La parlamentaria dijo que muchas veces las personas reciben varias llamadas al día para ofrecer servicios y en ocasiones desde muy tempranas horas de la mañana o por la noche, incluso los domingos y feriados, vulnerando la tranquilidad del usuario.
Propuso que cuando se realicen mensajes o llamadas por teléfono o correo electrónico con fines de venta, estas deban ser previamente aceptadas por el consumidor, excepto los servicios públicos que operan bajo esta modalidad.
Con este tema, los comisionados escucharon a Verónica Martínez, Intendenta General de Poder de Mercado, quien señaló que la frase "publicidad desleal" podría acarrear confusiones en la ciudadanía ya que, los artículos 25 y 27 de la Ley Orgánica de Regulación y Control del Poder de Mercado, regula las mismas a la luz del ordenamiento jurídico ecuatoriano.
Dijo que el artículo 2 de la Ley Orgánica de Defensa del Consumidor ya contempla entre sus definiciones la publicidad abusiva, y al ser el espíritu del proyecto de norma el limitar el abuso del medio publicitario, la Superintendencia de Control de Poder de Mercado considera que la propuesta debe guardar armonía con las definiciones ya existentes.

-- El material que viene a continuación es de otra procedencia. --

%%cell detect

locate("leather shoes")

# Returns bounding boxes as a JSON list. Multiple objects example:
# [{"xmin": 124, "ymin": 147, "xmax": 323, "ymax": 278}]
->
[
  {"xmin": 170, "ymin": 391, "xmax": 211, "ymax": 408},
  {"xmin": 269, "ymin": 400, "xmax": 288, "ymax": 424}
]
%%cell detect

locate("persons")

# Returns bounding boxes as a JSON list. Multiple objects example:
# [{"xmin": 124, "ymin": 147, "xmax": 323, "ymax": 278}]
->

De inmediato, los legisladores recibieron a Paulina Murillo, adjunta de Usuarios y Consumidores y delegada de la Defensoría del Pueblo, quien indicó que la información por medio telefónico o correo electrónico está incluida en los conceptos que ya trae la Ley Orgánica del Consumidor.
Se debe tomar en cuenta que estas llamadas telefónicas o correos electrónicos en la mayoría de los casos son realizados sobre bases de datos no autorizadas por los consumidores, por tanto, precisó que urge legislar para la protección de datos públicos y personales, así como, determinar las responsabilidades de los tenedores de las bases de datos que pueden ser administrativas, civiles e incluso penales, a fin de prevenir la vulneración de los derechos personalísimos, como el derecho a la integridad personal y la confidencialidad de los datos personales.
Al referirse a las llamadas telefónicas mencionó que se debe establecer como obligación de las empresas promotoras de servicios llevar un registro sobre la aceptación o negativa de recibir dichas llamadas. Caso contrario, determinar una sanción a las empresas que insistan en llamadas no consentidas.